Render the lines of the records from the line containing "From the given list" through the line containing "3. (362,143)", inclusive, as a numbered list, leaving out any blank lines.

====

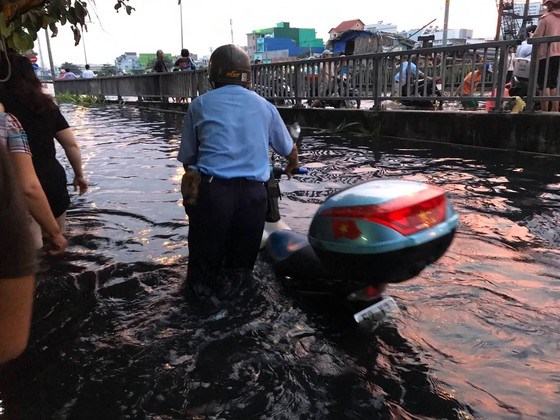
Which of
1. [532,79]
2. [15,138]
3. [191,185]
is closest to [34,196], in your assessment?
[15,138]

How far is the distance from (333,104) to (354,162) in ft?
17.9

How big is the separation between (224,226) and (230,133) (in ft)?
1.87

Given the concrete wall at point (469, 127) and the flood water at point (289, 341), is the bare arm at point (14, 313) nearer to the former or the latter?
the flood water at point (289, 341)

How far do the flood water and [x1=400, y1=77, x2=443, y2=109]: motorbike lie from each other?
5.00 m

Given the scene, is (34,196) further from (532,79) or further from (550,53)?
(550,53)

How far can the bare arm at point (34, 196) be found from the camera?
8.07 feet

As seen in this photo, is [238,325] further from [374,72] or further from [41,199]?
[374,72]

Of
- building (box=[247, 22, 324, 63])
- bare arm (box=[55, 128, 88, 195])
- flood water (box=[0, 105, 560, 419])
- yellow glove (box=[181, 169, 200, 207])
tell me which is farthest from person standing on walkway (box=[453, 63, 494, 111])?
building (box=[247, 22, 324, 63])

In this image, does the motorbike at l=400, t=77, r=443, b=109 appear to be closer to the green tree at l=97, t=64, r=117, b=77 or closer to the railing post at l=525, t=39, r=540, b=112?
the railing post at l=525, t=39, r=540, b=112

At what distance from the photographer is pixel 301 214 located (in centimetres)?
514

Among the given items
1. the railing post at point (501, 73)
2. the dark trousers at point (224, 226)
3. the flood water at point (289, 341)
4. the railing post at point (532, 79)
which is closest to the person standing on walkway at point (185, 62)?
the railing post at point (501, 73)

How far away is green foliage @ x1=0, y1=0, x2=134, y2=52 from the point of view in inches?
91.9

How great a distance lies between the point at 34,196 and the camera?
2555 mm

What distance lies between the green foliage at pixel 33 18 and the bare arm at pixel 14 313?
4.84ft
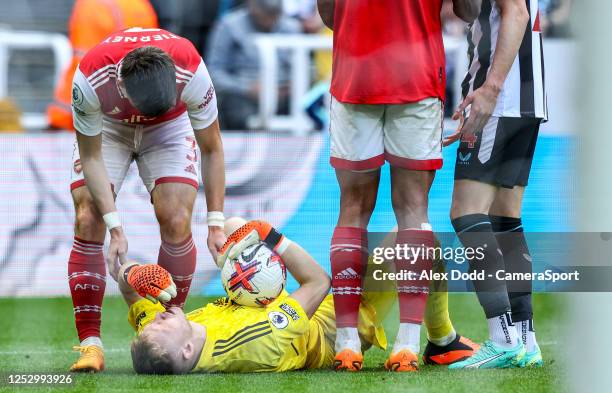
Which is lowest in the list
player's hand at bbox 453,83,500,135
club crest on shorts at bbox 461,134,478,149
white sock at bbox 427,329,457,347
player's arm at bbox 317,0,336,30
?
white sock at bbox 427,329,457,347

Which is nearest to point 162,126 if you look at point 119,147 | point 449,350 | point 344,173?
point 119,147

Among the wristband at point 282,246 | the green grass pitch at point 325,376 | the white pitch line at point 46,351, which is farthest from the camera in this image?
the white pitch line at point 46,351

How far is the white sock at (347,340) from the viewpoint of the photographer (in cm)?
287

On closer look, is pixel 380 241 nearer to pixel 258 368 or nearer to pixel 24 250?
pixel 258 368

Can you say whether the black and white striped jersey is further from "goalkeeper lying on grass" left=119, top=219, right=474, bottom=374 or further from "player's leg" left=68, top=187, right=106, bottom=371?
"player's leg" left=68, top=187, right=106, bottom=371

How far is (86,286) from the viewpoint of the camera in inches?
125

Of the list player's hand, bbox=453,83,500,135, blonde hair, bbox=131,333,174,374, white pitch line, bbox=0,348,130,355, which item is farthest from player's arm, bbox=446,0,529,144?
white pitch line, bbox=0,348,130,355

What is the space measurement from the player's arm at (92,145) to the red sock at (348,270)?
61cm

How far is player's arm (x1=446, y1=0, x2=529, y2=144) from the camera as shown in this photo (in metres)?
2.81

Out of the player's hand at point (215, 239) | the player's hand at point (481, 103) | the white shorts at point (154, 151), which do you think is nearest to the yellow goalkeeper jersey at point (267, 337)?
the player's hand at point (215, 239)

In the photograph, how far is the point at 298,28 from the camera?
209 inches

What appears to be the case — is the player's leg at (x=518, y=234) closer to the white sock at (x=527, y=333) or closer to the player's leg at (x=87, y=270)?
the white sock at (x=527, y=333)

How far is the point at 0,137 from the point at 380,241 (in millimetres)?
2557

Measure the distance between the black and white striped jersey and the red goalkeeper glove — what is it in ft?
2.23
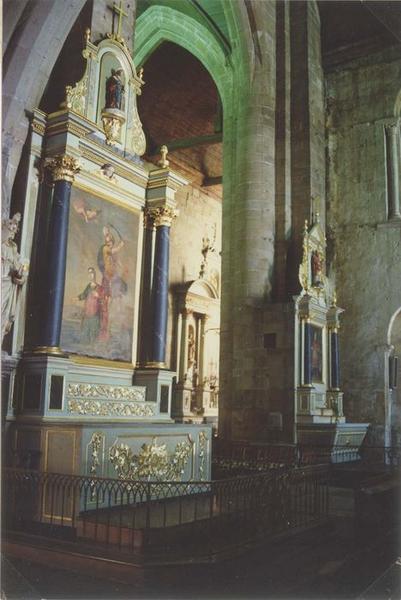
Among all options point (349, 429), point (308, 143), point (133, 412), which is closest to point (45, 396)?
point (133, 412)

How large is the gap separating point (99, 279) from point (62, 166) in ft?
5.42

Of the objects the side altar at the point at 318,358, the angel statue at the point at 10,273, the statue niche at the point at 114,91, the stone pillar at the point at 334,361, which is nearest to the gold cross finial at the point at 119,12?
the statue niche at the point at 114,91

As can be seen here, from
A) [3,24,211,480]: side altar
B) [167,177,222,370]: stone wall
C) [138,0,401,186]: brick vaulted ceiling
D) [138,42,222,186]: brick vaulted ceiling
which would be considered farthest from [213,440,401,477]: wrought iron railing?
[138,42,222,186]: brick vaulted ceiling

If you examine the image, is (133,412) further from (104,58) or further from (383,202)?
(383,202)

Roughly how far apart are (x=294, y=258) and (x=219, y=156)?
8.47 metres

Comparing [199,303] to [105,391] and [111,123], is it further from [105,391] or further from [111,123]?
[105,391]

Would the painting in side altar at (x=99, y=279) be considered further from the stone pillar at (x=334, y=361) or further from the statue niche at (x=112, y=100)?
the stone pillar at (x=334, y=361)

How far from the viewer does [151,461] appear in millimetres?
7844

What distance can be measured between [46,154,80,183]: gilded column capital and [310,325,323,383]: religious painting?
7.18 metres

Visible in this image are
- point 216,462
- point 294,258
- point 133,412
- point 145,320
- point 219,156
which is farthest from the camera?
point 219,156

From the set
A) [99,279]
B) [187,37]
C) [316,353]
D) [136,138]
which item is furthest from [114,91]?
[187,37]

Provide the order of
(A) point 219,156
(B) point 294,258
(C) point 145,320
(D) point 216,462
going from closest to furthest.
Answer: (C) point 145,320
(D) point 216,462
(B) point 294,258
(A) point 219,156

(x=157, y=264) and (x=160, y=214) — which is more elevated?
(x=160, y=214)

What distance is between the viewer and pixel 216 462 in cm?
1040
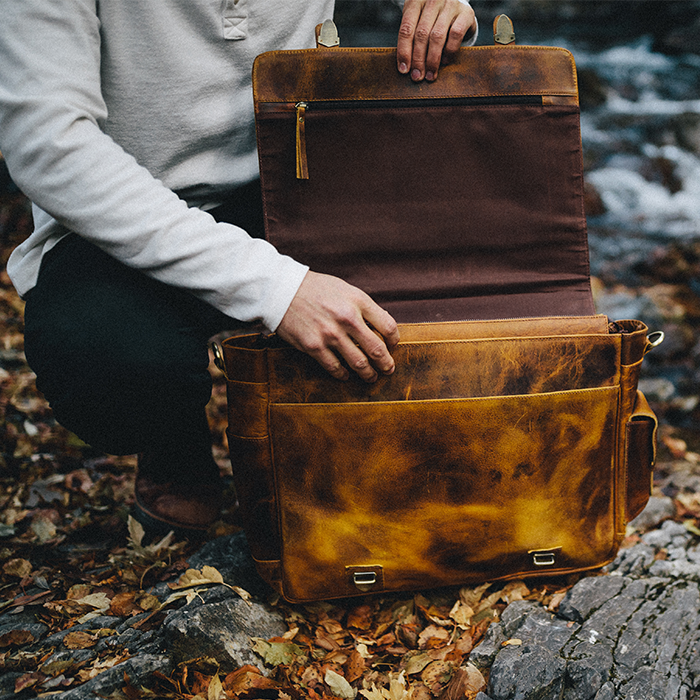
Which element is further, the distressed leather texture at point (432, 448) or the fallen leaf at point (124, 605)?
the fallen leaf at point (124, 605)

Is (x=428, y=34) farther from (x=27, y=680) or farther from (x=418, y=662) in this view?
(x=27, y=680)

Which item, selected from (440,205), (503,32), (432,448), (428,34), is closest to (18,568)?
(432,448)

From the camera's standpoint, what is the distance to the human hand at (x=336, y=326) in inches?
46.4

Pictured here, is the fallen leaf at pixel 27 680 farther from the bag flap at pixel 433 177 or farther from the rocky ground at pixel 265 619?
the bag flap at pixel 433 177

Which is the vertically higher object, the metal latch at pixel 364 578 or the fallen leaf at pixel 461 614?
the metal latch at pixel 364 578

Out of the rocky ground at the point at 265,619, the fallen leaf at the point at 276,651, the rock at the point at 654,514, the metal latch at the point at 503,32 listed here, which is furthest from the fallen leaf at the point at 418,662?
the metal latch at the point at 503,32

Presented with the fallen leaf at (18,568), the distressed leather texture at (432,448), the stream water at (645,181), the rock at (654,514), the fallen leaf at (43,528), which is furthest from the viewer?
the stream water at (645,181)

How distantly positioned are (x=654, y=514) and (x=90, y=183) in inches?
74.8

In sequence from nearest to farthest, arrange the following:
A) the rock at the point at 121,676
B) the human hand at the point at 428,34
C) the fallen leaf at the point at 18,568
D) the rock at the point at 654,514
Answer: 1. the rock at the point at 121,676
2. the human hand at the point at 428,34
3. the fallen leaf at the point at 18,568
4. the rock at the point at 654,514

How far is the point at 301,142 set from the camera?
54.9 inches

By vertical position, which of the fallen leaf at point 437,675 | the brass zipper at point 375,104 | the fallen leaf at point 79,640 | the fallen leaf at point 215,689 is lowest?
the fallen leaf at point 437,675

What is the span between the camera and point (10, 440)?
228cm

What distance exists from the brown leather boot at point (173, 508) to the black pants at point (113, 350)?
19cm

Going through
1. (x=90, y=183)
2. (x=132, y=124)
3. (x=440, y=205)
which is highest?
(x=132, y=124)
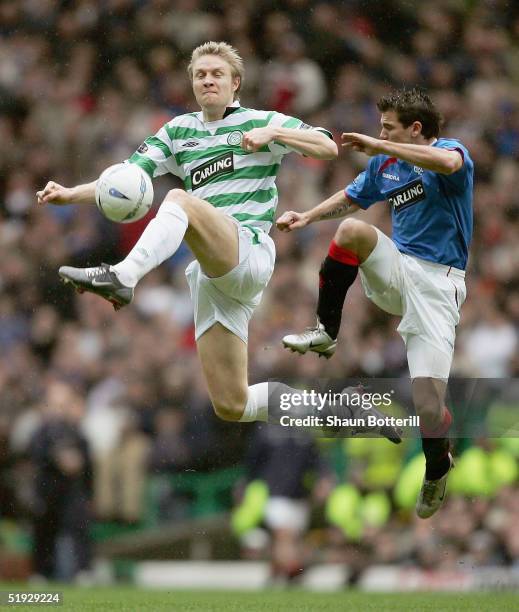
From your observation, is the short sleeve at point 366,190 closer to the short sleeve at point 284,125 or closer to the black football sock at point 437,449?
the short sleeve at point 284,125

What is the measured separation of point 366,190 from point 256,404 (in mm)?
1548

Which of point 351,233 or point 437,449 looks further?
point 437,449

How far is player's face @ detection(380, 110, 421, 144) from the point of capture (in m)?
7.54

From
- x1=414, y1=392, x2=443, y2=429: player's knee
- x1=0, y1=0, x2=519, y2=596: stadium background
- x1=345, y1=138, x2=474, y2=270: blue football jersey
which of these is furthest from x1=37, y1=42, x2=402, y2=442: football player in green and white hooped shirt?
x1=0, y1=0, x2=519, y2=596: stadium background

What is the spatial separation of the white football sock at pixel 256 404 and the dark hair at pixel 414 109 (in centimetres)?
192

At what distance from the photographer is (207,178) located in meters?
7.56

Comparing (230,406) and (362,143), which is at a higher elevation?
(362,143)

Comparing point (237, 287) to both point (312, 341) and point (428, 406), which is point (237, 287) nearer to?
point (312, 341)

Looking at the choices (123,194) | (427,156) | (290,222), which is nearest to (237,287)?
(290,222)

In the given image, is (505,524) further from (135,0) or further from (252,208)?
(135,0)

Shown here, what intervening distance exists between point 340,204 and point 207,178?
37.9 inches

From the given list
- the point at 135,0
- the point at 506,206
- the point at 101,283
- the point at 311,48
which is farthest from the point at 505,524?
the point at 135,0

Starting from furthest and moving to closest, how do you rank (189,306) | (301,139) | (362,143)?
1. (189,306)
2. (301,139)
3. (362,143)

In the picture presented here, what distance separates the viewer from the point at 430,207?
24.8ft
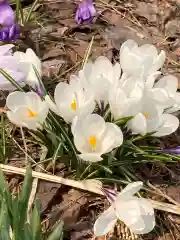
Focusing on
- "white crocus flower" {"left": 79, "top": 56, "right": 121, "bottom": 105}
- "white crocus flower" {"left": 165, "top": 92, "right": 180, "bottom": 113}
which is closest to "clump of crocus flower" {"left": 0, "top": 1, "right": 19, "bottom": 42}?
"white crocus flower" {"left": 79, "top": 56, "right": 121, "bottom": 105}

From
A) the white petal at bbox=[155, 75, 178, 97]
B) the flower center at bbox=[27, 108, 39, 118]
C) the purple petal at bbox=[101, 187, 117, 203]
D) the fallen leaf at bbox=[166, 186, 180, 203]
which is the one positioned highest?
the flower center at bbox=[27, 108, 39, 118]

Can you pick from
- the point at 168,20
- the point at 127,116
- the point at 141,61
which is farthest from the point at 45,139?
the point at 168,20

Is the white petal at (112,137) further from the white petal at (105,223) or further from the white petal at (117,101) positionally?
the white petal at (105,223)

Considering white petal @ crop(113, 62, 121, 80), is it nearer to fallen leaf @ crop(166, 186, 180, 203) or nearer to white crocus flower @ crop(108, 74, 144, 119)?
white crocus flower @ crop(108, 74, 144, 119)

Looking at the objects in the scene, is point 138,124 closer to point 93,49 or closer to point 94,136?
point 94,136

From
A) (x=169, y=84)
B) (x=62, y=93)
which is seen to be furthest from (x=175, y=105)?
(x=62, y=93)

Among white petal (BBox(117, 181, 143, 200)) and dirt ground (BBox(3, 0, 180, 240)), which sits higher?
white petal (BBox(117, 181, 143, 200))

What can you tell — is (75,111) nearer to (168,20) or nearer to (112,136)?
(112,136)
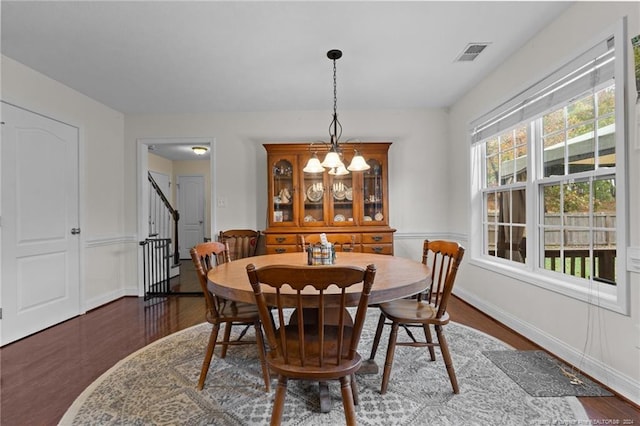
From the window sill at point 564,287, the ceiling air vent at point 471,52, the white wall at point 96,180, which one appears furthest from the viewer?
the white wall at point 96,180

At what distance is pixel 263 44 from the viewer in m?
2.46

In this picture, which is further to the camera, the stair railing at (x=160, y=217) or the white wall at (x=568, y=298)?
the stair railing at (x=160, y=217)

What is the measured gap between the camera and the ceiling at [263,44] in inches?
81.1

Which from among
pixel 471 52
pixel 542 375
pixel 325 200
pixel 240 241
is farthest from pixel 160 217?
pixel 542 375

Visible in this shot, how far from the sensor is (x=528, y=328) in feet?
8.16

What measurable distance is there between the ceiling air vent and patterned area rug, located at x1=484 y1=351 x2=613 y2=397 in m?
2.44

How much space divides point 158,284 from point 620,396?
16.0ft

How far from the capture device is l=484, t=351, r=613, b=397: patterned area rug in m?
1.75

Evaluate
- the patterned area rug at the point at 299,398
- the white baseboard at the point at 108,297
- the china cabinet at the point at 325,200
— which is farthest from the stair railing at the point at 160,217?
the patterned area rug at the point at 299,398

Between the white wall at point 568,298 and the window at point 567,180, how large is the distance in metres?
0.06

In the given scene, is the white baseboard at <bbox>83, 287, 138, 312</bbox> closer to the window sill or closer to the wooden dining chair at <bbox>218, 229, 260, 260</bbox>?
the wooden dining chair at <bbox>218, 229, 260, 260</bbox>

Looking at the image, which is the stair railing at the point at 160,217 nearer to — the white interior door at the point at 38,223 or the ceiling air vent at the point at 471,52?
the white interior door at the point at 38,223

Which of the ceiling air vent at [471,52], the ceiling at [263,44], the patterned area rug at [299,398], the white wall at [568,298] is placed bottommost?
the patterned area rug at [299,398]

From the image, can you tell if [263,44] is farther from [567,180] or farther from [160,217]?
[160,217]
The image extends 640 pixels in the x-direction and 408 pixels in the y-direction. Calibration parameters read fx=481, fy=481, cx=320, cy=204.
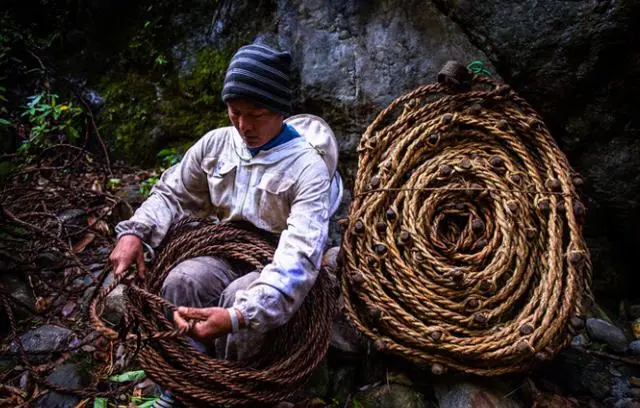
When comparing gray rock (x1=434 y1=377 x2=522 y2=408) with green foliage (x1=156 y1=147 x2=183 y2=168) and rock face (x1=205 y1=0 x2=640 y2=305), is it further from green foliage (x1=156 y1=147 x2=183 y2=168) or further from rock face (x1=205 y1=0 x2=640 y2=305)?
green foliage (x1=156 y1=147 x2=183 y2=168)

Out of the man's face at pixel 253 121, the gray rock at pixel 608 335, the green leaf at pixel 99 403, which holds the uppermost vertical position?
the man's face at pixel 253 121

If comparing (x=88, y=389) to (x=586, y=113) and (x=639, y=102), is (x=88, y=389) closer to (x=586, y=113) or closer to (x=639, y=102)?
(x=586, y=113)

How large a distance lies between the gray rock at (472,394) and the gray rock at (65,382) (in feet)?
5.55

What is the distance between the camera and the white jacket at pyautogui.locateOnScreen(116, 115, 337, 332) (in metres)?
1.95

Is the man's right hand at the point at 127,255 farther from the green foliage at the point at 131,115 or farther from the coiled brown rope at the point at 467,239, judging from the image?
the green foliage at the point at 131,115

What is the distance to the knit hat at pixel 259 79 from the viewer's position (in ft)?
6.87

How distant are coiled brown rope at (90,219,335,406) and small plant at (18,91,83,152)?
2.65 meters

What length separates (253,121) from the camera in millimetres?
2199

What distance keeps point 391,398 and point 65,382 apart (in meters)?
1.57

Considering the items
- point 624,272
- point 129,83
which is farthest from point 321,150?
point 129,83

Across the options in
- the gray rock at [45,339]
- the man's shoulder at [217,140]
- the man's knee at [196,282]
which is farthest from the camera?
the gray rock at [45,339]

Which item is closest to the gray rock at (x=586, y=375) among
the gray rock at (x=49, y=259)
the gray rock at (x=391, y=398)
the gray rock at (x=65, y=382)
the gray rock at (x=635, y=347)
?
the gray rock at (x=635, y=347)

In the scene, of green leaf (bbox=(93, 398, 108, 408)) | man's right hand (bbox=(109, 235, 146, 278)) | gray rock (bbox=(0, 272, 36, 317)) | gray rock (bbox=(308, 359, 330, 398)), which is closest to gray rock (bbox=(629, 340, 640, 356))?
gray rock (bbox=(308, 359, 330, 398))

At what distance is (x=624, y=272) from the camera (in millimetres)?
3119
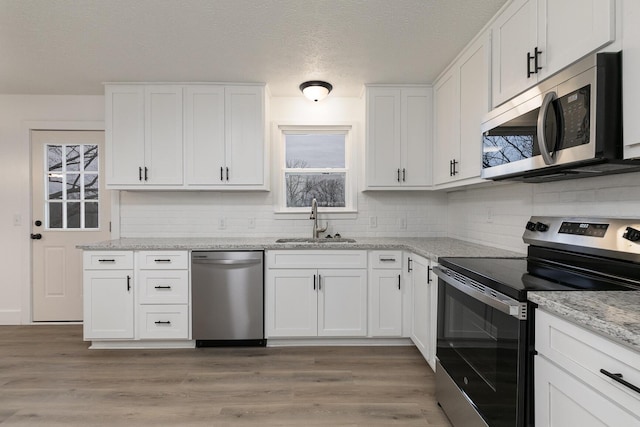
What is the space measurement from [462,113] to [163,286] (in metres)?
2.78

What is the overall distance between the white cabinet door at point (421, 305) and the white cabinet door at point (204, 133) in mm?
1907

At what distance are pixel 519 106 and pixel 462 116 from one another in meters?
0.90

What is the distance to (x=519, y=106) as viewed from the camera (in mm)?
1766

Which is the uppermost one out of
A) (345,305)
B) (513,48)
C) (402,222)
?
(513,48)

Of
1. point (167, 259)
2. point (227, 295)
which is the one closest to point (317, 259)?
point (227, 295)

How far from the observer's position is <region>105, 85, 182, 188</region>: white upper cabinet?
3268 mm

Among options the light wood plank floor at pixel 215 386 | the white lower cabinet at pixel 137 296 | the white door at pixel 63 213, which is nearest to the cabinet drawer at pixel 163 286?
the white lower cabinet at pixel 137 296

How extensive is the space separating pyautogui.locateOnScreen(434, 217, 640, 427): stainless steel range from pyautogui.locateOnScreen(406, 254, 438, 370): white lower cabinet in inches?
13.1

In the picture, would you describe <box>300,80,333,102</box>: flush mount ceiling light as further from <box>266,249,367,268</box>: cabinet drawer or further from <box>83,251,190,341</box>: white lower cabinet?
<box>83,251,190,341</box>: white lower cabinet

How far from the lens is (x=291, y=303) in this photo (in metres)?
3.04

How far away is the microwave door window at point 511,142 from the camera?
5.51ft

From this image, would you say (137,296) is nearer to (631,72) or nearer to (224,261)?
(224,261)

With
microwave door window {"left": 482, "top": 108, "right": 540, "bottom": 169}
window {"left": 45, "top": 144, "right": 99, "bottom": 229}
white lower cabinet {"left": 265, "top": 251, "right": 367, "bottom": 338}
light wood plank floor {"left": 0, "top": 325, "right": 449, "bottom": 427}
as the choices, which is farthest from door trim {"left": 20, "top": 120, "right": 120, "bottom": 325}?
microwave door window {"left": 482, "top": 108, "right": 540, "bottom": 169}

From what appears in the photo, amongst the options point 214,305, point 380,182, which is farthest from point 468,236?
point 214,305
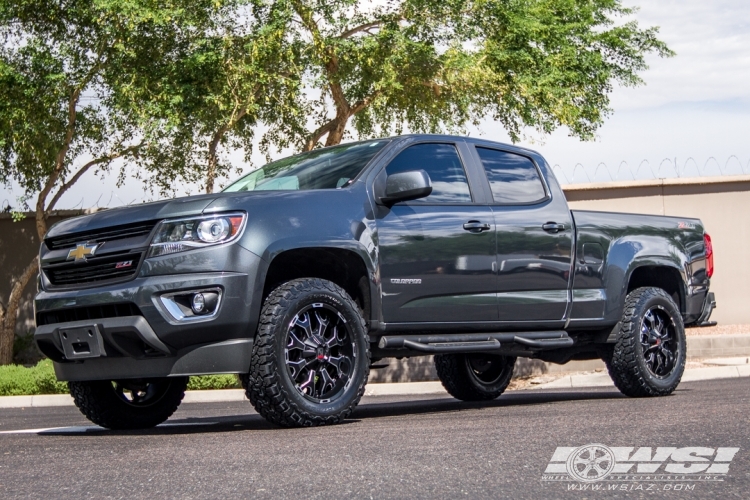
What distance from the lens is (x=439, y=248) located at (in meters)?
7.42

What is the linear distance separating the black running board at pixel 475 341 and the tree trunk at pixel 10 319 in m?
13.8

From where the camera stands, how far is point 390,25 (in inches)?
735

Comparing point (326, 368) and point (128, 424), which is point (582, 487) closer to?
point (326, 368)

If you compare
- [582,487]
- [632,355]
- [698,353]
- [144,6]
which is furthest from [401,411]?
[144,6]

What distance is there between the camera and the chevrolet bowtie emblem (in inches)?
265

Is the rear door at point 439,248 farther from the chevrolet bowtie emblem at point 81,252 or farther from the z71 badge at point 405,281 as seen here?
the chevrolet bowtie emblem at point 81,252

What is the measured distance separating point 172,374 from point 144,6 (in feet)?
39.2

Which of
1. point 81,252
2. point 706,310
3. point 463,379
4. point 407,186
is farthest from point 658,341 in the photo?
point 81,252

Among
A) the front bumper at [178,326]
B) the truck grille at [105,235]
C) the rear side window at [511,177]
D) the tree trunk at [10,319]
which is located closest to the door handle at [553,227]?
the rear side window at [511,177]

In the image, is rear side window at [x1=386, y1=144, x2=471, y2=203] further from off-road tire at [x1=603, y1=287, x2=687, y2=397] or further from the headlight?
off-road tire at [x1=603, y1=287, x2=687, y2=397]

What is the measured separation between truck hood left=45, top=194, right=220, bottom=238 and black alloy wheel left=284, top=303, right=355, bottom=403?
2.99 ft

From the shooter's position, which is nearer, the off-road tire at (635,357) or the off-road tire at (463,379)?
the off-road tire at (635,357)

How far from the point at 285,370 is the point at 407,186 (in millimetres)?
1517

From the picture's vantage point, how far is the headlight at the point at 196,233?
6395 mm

====

[FINISHED ANSWER]
1. From the given list
2. - the point at 135,0
3. - the point at 506,206
4. - the point at 101,283
5. - the point at 311,48
6. which is farthest from the point at 505,524?
7. the point at 135,0
8. Starting from furthest and moving to closest, how do you rank (189,306) | (301,139) | (362,143)?
9. 1. (189,306)
10. 2. (301,139)
11. 3. (362,143)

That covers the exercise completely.